**Direction:**
Show every line of the material that contains the string "detection".

○ ○ ○ ○ ○

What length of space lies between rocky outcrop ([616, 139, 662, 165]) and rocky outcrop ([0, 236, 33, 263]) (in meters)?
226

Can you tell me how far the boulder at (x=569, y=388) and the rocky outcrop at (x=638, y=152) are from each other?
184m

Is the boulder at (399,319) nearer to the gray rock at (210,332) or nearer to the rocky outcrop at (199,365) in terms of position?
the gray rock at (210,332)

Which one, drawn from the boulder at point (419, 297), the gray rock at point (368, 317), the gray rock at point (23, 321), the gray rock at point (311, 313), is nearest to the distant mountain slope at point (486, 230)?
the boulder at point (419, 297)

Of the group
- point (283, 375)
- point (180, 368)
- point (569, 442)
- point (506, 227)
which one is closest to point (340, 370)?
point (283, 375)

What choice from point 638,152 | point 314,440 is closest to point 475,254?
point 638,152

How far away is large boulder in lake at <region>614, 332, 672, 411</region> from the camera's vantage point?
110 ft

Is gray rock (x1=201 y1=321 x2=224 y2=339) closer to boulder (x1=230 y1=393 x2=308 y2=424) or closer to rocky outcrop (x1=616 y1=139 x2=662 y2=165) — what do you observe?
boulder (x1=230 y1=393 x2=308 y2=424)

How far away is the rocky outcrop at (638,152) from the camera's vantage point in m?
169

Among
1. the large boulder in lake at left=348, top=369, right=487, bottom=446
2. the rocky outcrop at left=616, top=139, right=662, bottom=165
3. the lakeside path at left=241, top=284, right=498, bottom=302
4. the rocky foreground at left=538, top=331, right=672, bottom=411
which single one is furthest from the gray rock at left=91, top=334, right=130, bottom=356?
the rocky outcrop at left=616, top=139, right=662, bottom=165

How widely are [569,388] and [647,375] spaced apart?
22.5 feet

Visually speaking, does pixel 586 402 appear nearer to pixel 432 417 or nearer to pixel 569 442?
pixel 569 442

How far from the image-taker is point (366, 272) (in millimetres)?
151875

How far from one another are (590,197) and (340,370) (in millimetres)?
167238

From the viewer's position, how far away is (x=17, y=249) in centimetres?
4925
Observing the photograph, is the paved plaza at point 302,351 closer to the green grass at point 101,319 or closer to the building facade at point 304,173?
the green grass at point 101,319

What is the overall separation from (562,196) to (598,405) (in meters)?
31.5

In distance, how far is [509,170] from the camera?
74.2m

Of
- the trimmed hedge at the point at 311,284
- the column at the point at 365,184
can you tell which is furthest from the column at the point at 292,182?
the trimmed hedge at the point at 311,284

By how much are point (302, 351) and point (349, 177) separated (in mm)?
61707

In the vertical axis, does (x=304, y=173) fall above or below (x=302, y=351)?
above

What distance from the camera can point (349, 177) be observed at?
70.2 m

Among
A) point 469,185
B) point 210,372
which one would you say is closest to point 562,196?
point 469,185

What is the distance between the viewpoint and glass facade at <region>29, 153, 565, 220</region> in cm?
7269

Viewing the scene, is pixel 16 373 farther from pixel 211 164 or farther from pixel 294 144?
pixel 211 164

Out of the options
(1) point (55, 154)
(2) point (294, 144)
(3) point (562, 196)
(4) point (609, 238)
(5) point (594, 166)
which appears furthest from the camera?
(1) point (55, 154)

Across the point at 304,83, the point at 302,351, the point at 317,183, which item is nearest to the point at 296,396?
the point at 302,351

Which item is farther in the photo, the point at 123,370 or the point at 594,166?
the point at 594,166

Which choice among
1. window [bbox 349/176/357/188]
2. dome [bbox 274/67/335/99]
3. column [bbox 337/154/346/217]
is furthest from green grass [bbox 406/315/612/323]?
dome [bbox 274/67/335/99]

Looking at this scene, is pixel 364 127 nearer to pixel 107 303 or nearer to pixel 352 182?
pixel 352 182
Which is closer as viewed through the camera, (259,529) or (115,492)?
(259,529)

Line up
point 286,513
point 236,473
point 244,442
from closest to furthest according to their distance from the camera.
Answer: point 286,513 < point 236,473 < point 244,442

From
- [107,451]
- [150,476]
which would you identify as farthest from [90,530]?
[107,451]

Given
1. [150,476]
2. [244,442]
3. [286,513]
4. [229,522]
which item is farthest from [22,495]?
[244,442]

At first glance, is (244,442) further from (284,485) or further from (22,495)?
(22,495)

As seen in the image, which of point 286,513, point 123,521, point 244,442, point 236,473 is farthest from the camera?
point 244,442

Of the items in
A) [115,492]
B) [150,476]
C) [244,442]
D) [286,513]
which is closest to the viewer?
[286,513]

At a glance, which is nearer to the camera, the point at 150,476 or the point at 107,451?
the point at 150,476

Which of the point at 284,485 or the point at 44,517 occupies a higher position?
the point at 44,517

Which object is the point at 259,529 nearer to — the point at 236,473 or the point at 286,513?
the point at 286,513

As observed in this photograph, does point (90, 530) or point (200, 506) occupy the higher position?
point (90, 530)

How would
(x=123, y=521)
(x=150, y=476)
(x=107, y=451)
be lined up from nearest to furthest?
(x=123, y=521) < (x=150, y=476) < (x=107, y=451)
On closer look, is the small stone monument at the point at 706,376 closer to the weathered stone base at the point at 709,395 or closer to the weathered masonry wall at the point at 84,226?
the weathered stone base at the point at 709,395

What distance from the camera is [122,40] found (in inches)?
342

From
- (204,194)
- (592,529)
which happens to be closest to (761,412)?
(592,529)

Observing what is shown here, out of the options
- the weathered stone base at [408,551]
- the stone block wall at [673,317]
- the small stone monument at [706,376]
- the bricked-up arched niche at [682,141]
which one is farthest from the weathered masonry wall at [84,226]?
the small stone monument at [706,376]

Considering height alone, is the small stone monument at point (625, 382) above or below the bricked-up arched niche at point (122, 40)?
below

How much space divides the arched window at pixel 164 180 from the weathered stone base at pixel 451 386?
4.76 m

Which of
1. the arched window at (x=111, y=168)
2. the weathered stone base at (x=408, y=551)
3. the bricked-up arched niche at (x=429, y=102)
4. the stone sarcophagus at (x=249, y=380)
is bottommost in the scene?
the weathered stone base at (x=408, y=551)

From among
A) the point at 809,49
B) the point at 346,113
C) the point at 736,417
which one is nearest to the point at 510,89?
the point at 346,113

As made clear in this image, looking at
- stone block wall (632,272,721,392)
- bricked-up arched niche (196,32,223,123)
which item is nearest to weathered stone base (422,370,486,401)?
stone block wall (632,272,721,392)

○ ○ ○ ○ ○

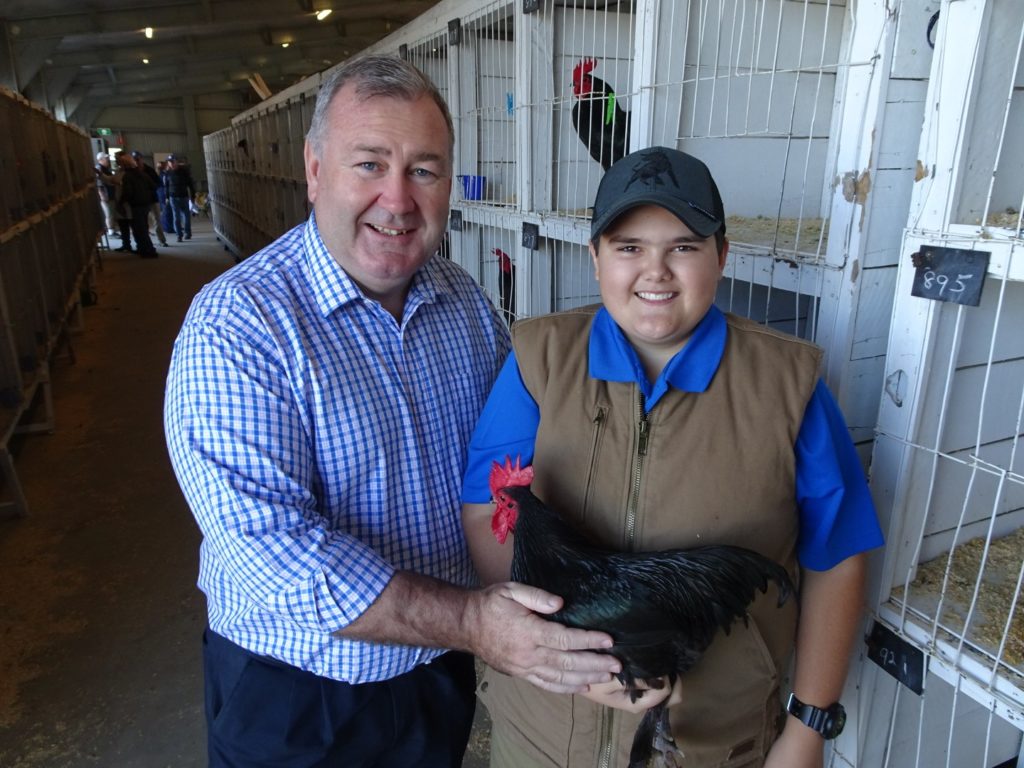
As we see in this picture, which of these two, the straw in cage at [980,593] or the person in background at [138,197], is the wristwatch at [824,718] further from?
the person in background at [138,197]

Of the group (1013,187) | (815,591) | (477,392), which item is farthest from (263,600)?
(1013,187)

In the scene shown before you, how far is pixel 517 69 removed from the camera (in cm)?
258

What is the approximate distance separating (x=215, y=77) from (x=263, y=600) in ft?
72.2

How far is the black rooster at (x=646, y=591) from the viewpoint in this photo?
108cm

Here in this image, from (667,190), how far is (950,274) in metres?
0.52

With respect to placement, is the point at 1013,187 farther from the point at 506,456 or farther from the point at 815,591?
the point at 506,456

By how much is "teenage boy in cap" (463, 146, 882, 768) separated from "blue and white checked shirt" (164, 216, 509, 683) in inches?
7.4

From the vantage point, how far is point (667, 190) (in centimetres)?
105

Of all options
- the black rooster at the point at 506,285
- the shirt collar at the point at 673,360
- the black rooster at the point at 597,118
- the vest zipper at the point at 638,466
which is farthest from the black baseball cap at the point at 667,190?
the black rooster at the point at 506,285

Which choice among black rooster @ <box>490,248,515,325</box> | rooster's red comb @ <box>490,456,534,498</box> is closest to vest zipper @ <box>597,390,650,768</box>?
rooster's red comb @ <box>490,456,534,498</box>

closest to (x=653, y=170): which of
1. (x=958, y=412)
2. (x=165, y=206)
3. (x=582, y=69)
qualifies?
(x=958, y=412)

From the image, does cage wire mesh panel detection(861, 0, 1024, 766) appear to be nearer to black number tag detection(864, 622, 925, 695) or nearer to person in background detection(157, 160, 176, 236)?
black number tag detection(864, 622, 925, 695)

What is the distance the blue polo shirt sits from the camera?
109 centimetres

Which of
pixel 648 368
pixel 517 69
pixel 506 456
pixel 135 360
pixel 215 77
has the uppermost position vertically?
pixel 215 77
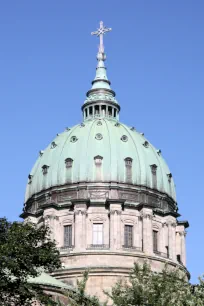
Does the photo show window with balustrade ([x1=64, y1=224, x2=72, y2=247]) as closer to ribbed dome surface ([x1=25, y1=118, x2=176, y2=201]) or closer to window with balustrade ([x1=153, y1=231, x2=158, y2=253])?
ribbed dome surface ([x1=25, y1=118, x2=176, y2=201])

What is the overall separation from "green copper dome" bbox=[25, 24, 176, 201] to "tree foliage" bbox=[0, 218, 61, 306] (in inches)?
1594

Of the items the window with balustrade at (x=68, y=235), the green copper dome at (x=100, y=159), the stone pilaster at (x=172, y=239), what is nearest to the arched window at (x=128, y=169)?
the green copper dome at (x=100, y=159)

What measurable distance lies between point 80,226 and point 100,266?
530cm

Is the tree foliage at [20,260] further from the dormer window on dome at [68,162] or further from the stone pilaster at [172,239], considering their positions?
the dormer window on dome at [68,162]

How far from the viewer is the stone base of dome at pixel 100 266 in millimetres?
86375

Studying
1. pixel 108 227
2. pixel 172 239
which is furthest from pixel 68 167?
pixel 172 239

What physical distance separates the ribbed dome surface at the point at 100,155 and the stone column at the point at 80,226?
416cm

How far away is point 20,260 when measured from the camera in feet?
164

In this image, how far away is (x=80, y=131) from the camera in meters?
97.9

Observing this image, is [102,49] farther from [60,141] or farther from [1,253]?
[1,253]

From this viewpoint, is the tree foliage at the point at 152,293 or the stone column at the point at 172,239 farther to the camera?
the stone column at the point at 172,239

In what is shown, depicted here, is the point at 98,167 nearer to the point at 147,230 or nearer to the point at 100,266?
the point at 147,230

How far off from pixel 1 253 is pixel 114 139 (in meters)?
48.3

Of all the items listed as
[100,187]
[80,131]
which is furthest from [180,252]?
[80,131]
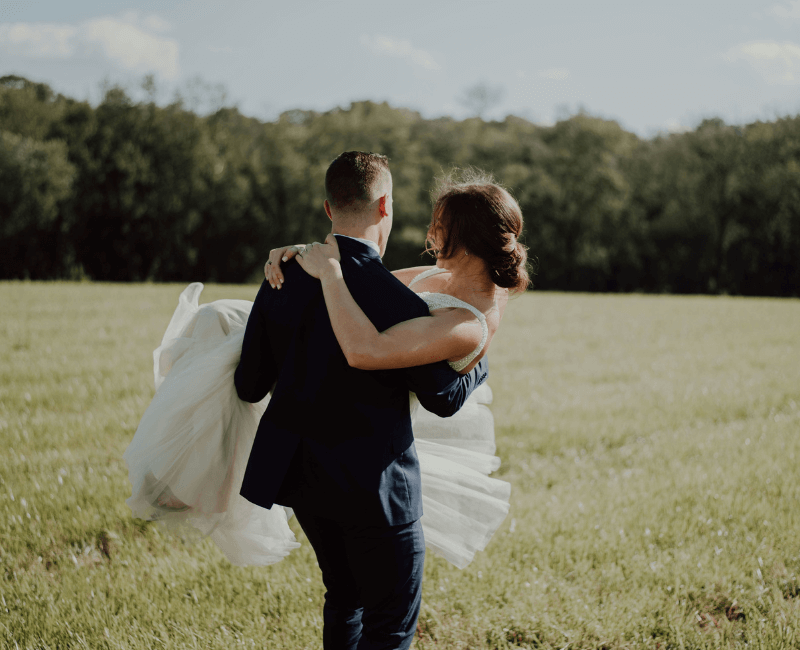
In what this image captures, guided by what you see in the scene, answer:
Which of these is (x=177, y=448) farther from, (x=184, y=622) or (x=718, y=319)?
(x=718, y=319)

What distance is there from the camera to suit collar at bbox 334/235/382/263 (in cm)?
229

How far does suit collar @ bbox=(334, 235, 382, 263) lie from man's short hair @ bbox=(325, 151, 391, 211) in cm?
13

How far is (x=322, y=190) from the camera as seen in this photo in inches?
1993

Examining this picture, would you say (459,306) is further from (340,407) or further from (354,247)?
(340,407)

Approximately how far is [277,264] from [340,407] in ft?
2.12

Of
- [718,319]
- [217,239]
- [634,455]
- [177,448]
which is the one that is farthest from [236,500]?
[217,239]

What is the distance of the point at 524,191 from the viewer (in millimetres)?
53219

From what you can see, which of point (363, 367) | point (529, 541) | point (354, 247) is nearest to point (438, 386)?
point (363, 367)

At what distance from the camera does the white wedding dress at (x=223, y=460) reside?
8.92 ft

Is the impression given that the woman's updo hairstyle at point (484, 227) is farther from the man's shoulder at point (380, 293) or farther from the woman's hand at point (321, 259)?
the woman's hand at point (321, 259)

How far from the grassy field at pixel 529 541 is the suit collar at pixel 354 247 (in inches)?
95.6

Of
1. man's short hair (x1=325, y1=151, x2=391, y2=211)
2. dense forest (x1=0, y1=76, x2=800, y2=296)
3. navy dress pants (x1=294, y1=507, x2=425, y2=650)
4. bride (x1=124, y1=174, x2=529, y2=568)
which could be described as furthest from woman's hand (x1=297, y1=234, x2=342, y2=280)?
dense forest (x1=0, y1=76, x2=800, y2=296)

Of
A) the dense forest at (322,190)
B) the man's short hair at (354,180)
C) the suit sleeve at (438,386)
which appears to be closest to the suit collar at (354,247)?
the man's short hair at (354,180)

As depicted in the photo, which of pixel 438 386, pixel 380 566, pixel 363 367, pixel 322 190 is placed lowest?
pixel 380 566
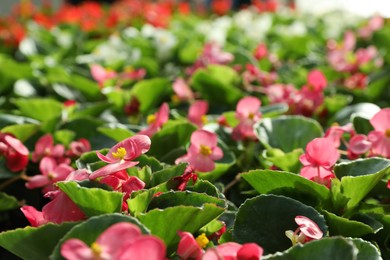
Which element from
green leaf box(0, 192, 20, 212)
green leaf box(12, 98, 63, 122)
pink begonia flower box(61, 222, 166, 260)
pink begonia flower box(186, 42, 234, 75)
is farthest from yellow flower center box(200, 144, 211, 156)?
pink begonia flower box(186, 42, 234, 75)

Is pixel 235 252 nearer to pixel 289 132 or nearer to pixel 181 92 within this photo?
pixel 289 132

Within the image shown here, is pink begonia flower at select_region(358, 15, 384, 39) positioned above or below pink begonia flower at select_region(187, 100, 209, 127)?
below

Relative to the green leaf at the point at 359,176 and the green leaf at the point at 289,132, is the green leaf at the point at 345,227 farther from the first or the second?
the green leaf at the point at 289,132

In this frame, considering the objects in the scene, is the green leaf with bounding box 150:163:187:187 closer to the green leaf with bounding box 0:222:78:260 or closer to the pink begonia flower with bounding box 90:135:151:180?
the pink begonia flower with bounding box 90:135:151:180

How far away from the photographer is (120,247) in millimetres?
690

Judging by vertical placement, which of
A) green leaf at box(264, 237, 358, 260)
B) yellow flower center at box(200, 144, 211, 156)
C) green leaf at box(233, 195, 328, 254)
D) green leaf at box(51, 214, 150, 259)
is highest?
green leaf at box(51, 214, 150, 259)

○ ○ ○ ○ ○

**Exercise output:**
From the image, does cage wire mesh panel detection(861, 0, 1024, 766) appear to be nearer to black number tag detection(864, 622, 925, 695) or nearer to person in background detection(157, 160, 176, 236)?
black number tag detection(864, 622, 925, 695)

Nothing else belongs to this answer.